@ConorMancone Man I hope all the best
So as a pentester, I sometimes (rarely) get source code for some applications, and it's routine for me to throw them into some kind of Source Code Analysis Tool.
These tools generate lots of output, and the vast majority of the output is complete garbage
For example: "CRITICAL - Improper Cryptography - Use of Base64"
Yes, the tool actually considers "base64" as "cryptography". It rightfully assesses it should not be used as substitution for encryption, but it apparently never occured to the developers of the tool that sometimes binary data needs to be represented as text, hence base64.
A lot of other warnings are "what if's", like "you didn't check if this parameter is null", even though the only function that calls it always checks if the parameter is null before calling that function.

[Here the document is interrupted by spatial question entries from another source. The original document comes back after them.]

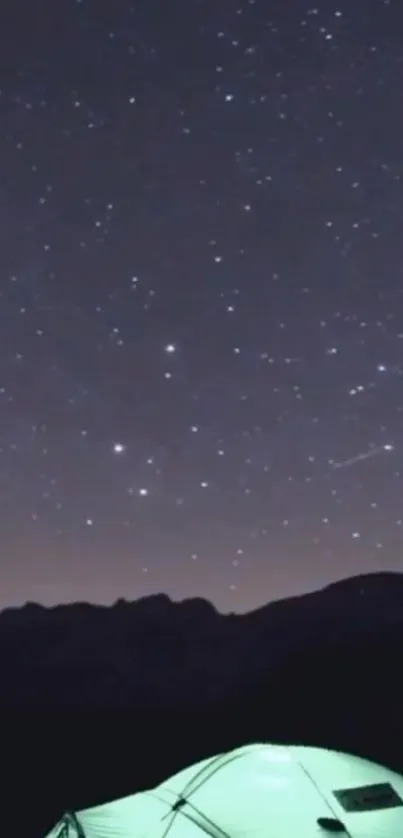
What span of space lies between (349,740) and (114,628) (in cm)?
8436

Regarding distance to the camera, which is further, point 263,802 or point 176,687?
point 176,687

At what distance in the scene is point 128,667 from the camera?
10562 cm

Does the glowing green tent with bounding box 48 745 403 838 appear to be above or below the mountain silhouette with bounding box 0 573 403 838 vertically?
below

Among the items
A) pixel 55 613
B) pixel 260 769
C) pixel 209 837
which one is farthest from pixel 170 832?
pixel 55 613

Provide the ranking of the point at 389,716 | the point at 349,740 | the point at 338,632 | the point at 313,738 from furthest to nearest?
the point at 338,632
the point at 389,716
the point at 313,738
the point at 349,740

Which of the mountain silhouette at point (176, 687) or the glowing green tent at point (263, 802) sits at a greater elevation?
the mountain silhouette at point (176, 687)

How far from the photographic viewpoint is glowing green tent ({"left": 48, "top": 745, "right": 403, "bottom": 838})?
8695 mm

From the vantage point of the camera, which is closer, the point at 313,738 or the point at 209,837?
the point at 209,837

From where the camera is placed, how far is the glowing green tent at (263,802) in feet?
28.5

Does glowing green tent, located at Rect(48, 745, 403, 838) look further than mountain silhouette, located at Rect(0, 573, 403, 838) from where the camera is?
No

Sure you could say "But what if you extend your code?", and that's a valid point, but completely irrelevant for me in a pentest
So as a pentester, the output of those tools are very often completely irrelevant
But as a developer, they might be useful if and only if you properly maintain a list of exceptions and explanations as to why these are exceptions
Because otherwise a company will throw 150.000 USD at a SCAT, project managers will get 15.000.000 warnings, decide that's too many, fiddle with the parameters until it's more like 15 warnings, and then the developers will explain why all of those are false positives.